***** Extracted text *****

Security Validations¶

Path Traversal Prevention (lines 72-93):

@field_validator("file_path")
def validate_file_path(cls, v: str) -> str:
    # Must be absolute path
    if not v.startswith("/"):
        raise ValueError("file_path must be an absolute path starting with /")

    # Check for path traversal
    if ".." in v:
        raise ValueError("file_path cannot contain '..'")

    # Check for null bytes
    if "\x00" in v:
        raise ValueError("file_path cannot contain null bytes")

Timestamp Validation (lines 95-104):

@field_validator("timestamp")
def validate_timestamp(cls, v: str) -> str:
    datetime.fromisoformat(v.replace("Z", "+00:00"))
    return v

DetectionQueueWorker¶

Source: backend/services/pipeline_workers.py (lines 208-689)

Class Definition¶

class DetectionQueueWorker:  # Line 208
    """Worker that consumes images from detection_queue and runs object detection."""

Constructor Parameters (Lines 220-278)¶

Parameter	Type	Default	Description
`redis_client`	`RedisClient`	Required	Redis client for queue operations
`detector_client`	`DetectorClient`	Auto-created	Client for YOLO26
`batch_aggregator`	`BatchAggregator`	Auto-created	For grouping detections
`video_processor`	`VideoProcessor`	Auto-created	For video frame extraction
`retry_handler`	`RetryHandler`	Auto-created	For transient failure handling
`frame_buffer`	`FrameBuffer`	Global singleton	For X-CLIP temporal action recognition
`queue_name`	`str`	`DETECTION_QUEUE`	Queue to consume from
`poll_timeout`	`int`	5	BLPOP timeout in seconds
`stop_timeout`	`float`	10.0	Graceful stop timeout

Retry Configuration (Lines 261-270)¶

self._retry_handler = retry_handler or RetryHandler(
    redis_client=redis_client,
    config=RetryConfig(
        max_retries=3,
        base_delay_seconds=1.0,
        max_delay_seconds=30.0,
        exponential_base=2.0,
        jitter=True,
    ),
)

***** Rows *****

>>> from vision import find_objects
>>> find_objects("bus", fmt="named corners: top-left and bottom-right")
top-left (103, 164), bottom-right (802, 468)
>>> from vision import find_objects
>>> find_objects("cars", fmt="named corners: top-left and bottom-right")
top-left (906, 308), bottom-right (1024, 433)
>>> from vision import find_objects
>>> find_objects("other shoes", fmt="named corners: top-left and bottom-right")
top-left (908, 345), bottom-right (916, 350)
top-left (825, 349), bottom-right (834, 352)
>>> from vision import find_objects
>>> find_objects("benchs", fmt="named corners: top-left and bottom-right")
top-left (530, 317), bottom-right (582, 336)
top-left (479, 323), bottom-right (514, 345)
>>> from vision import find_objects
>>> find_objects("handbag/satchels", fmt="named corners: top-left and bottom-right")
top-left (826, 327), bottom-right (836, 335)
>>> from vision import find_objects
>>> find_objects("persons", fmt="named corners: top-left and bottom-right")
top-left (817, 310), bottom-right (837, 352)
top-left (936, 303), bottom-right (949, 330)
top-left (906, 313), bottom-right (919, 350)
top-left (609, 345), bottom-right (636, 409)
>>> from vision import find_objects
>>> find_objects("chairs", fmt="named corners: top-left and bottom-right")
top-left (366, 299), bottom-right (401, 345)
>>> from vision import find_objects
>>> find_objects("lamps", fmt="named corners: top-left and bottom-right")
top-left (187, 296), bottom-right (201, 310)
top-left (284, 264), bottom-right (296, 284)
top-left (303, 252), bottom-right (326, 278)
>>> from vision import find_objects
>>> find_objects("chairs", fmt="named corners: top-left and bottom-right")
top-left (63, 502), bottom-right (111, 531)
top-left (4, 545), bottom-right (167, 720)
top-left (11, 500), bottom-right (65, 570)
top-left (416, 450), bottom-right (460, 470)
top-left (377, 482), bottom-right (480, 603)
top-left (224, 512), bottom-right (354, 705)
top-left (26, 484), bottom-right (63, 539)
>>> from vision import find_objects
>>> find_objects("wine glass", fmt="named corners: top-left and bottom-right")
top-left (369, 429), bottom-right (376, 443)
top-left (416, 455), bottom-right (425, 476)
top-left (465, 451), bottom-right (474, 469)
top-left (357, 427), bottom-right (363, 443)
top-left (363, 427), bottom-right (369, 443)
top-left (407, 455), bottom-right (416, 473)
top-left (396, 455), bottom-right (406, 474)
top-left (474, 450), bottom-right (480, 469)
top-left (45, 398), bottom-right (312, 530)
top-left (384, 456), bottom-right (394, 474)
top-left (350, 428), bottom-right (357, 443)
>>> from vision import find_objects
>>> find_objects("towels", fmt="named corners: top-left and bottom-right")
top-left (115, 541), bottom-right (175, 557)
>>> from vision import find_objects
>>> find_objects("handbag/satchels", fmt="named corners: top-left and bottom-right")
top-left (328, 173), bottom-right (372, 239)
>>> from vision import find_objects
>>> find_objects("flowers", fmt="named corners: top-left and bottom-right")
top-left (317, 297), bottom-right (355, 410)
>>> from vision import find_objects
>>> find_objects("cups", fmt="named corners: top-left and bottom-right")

*****

» Written problem A
Using the pipeline worker documentation, decide whether each statement agrees with it: (i) the retry configuration allows at most five retries; (ii) a file_path containing ".." is rejected; (iii) DetectionQueueWorker consumes images from detection_queue. For each, answer yes or no and quote the words that settle it.
» Written problem B
Retype the pipeline worker documentation from "Timestamp Validation (lines" to "backend/services/pipeline_workers.py (lines 208-689)" without any changes.

» Full response A
(i) No: "max_retries=3,"
(ii) Yes: "file_path cannot contain '..'"
(iii) Yes: "Worker that consumes images from detection_queue and runs object detection."

» Full response B
Timestamp Validation (lines 95-104):

@field_validator("timestamp")
def validate_timestamp(cls, v: str) -> str:
    datetime.fromisoformat(v.replace("Z", "+00:00"))
    return v

DetectionQueueWorker¶

Source: backend/services/pipeline_workers.py (lines 208-689)